> [Problem details]: Skip every image and restate the data word for word.

> [Stored data]:
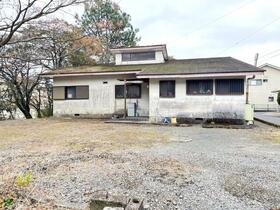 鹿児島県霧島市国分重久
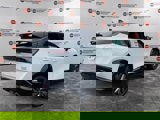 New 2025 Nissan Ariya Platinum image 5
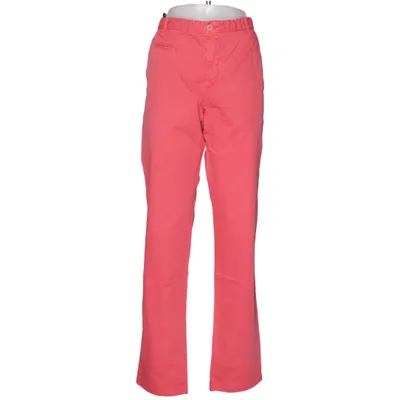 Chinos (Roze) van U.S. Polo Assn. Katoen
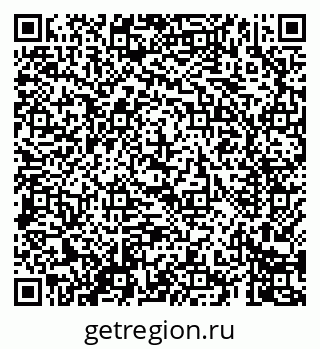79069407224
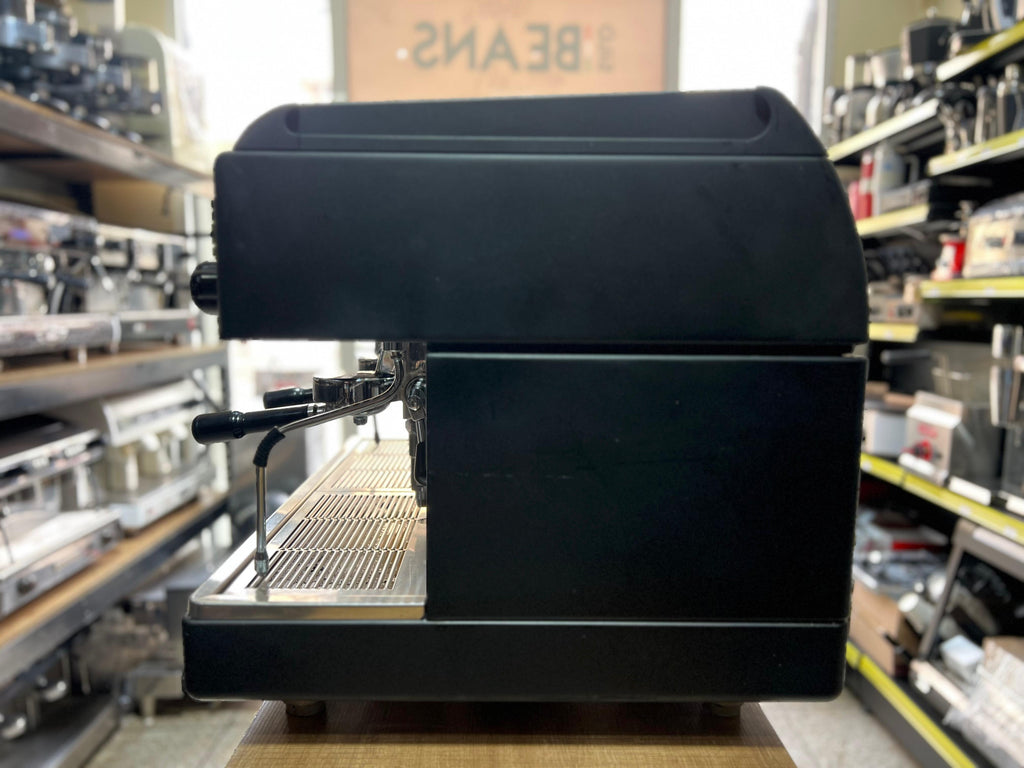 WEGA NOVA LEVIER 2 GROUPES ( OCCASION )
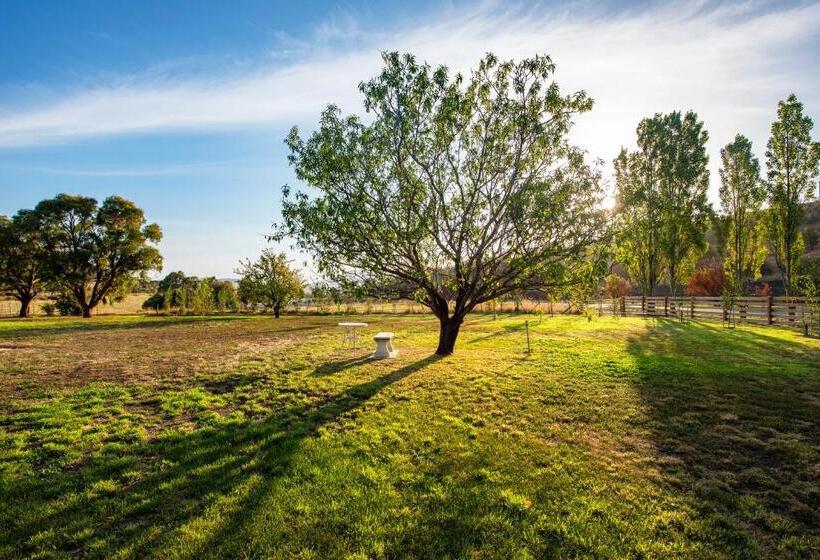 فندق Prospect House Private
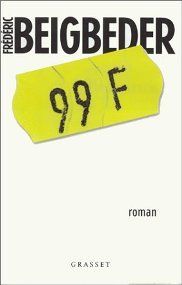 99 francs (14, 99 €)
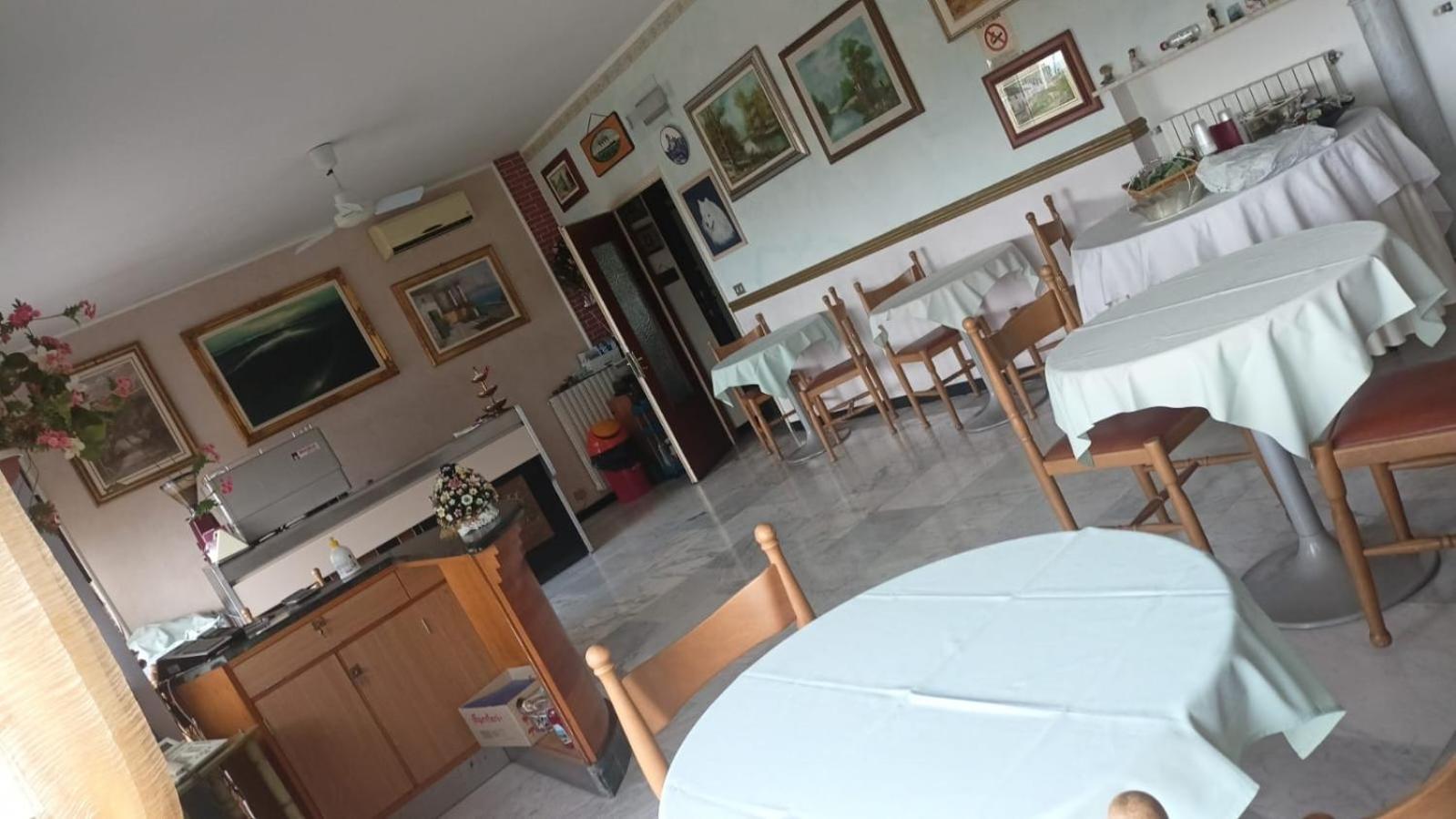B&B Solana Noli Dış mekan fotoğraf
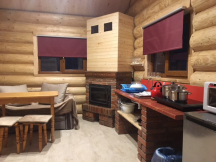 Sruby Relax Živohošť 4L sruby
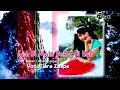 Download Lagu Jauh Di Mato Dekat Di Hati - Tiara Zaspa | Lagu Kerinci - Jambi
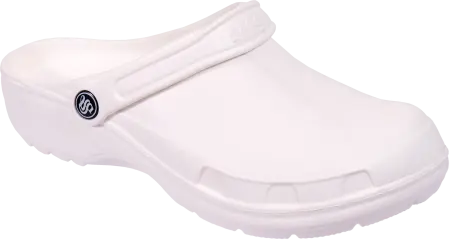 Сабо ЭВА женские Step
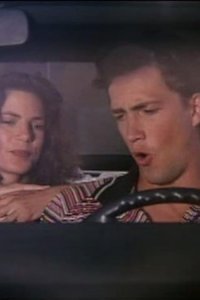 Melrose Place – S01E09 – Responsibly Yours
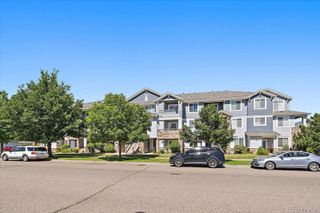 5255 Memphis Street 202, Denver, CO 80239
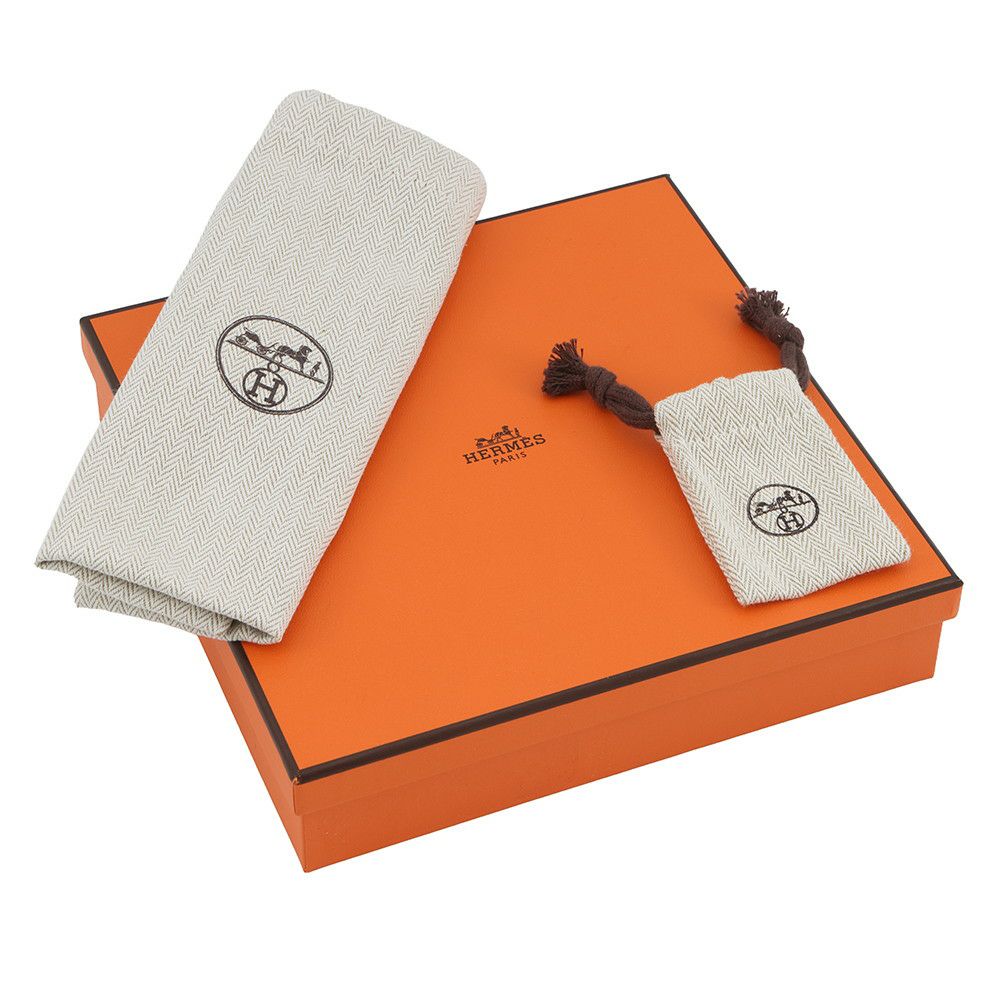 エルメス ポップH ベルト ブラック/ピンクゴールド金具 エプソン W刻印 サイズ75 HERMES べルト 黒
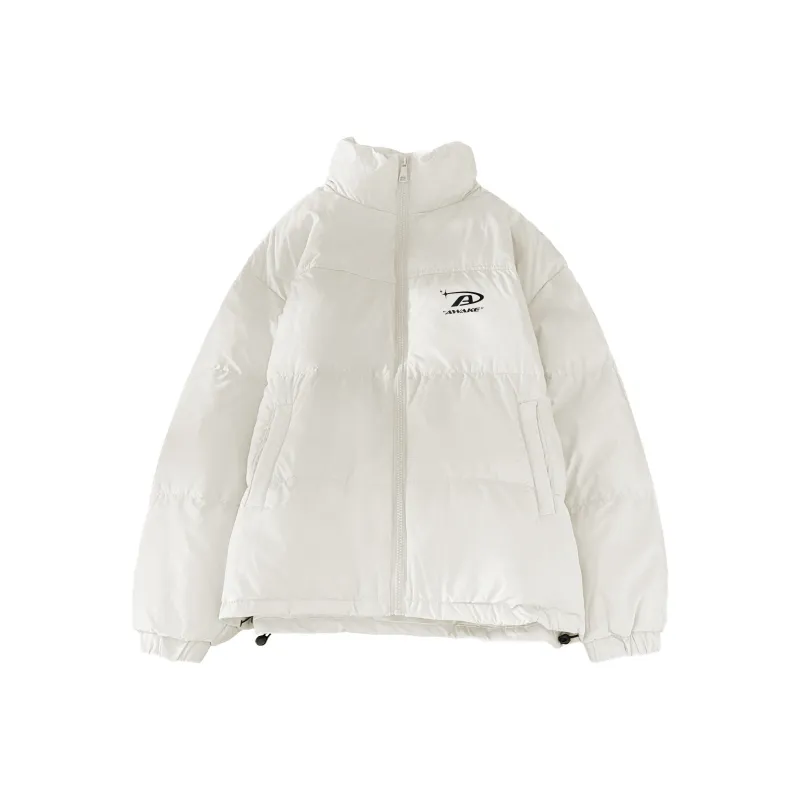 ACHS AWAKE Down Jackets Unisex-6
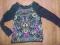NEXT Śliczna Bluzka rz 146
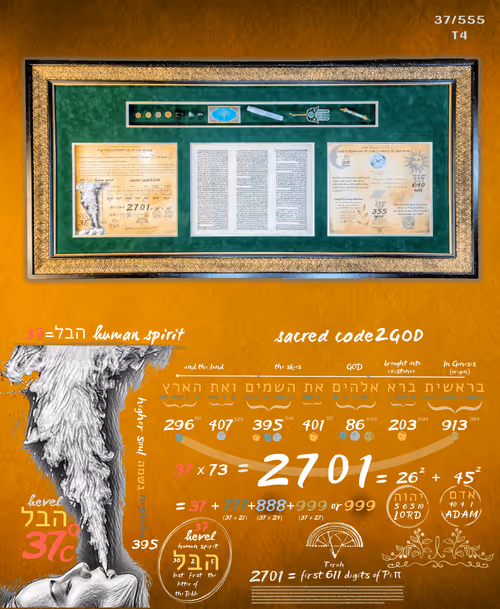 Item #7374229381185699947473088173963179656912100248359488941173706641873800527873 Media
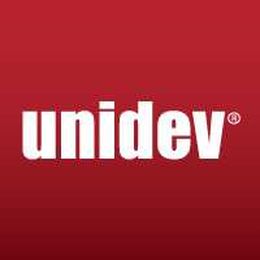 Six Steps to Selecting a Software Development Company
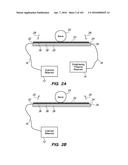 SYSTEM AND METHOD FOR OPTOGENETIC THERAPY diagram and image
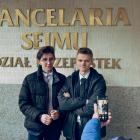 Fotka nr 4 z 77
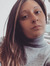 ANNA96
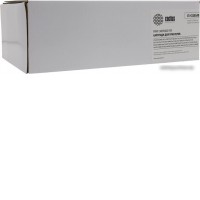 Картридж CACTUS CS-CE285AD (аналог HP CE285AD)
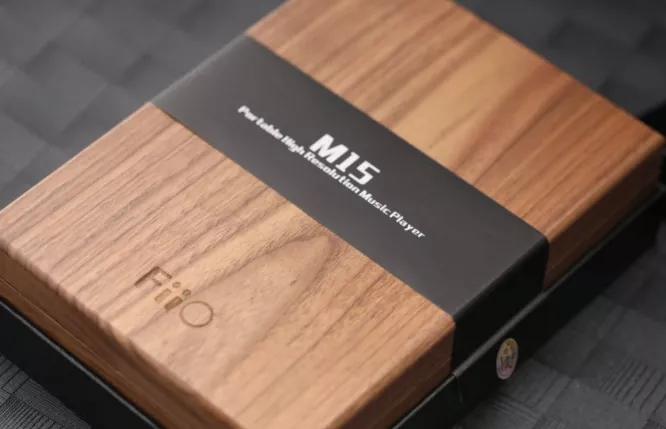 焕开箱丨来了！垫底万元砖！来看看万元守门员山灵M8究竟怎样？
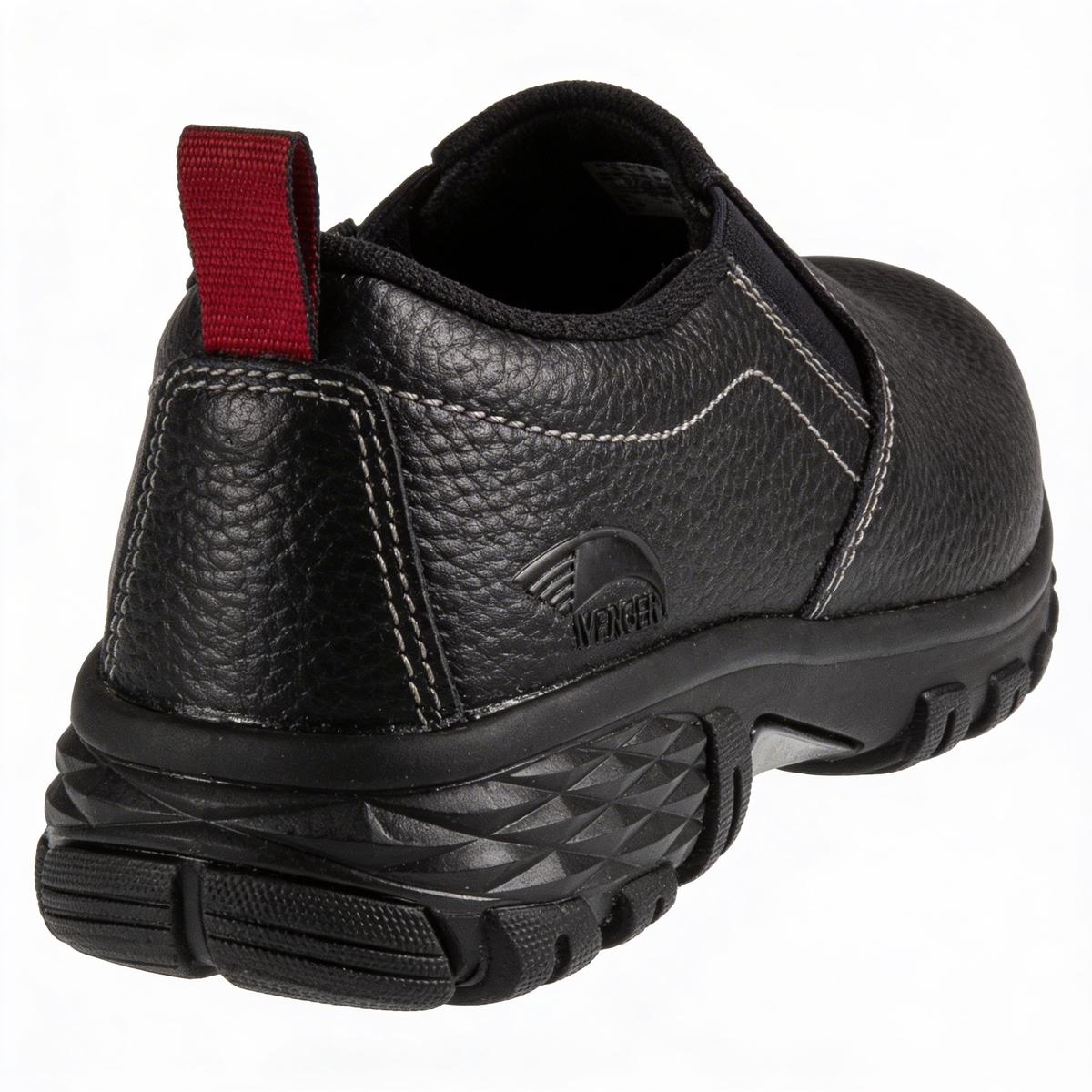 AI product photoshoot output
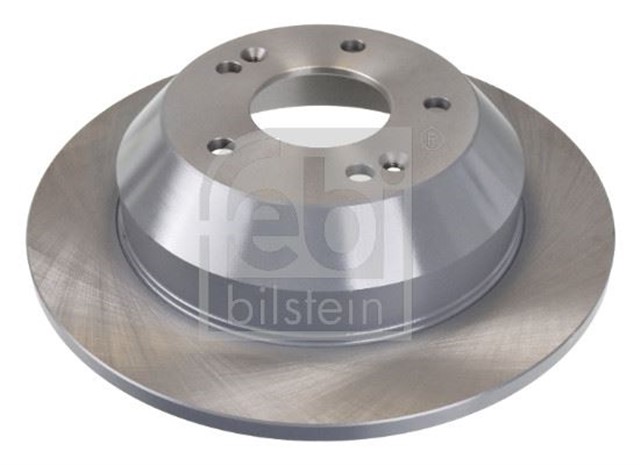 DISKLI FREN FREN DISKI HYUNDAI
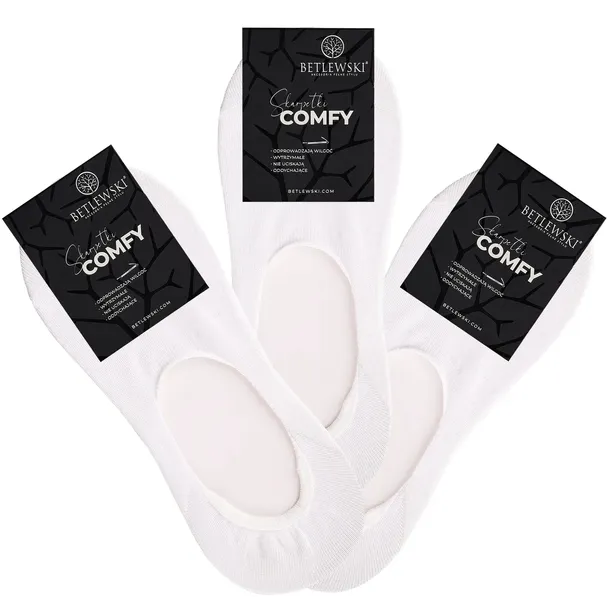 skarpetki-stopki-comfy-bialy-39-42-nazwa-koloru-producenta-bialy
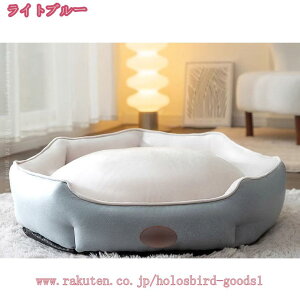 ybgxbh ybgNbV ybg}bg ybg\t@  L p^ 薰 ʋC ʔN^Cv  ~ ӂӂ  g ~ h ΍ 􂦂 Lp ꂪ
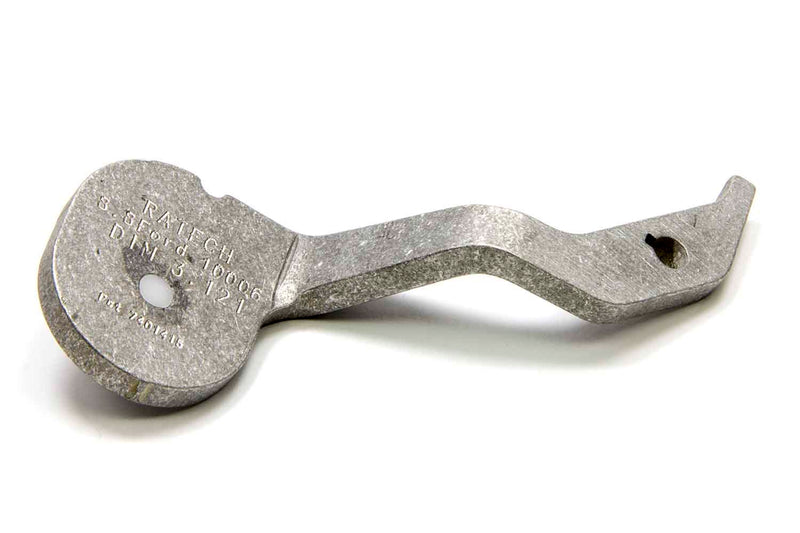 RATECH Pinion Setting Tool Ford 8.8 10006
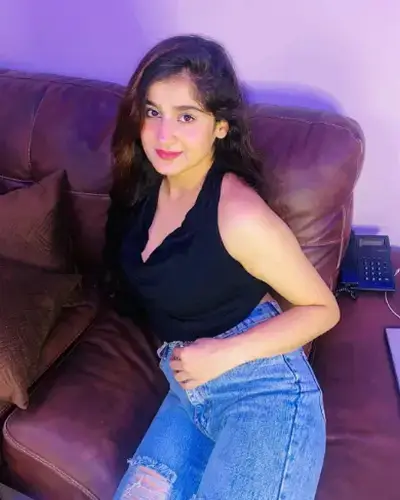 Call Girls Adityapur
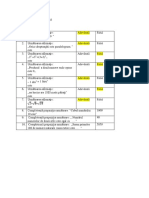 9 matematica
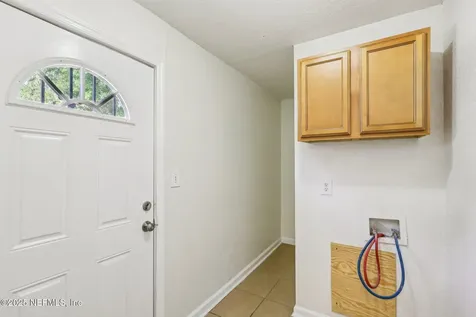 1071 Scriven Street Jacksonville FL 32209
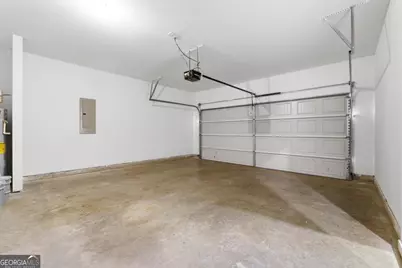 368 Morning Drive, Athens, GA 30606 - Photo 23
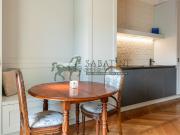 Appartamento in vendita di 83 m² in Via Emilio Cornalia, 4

> [Written response]:
 鹿児島県霧島市国分重久
 New 2025 Nissan Ariya Platinum image 5
 Chinos (Roze) van U.S. Polo Assn. Katoen
79069407224
 WEGA NOVA LEVIER 2 GROUPES ( OCCASION )
 فندق Prospect House Private
 99 francs (14, 99 €)
B&B Solana Noli Dış mekan fotoğraf
 Sruby Relax Živohošť 4L sruby
 Download Lagu Jauh Di Mato Dekat Di Hati - Tiara Zaspa | Lagu Kerinci - Jambi
 Сабо ЭВА женские Step
 Melrose Place – S01E09 – Responsibly Yours
 5255 Memphis Street 202, Denver, CO 80239
 エルメス ポップH ベルト ブラック/ピンクゴールド金具 エプソン W刻印 サイズ75 HERMES べルト 黒
 ACHS AWAKE Down Jackets Unisex-6
NEXT Śliczna Bluzka rz 146
 Item #7374229381185699947473088173963179656912100248359488941173706641873800527873 Media
 Six Steps to Selecting a Software Development Company
 SYSTEM AND METHOD FOR OPTOGENETIC THERAPY diagram and image
 Fotka nr 4 z 77
 ANNA96
 Картридж CACTUS CS-CE285AD (аналог HP CE285AD)
 焕开箱丨来了！垫底万元砖！来看看万元守门员山灵M8究竟怎样？
 AI product photoshoot output
 DISKLI FREN FREN DISKI HYUNDAI
 skarpetki-stopki-comfy-bialy-39-42-nazwa-koloru-producenta-bialy
 ybgxbh ybgNbV ybg}bg ybg\t@  L p^ 薰 ʋC ʔN^Cv  ~ ӂӂ  g ~ h ΍ 􂦂 Lp ꂪ
 RATECH Pinion Setting Tool Ford 8.8 10006
 Call Girls Adityapur
 9 matematica
 1071 Scriven Street Jacksonville FL 32209
 368 Morning Drive, Athens, GA 30606 - Photo 23
 Appartamento in vendita di 83 m² in Via Emilio Cornalia, 4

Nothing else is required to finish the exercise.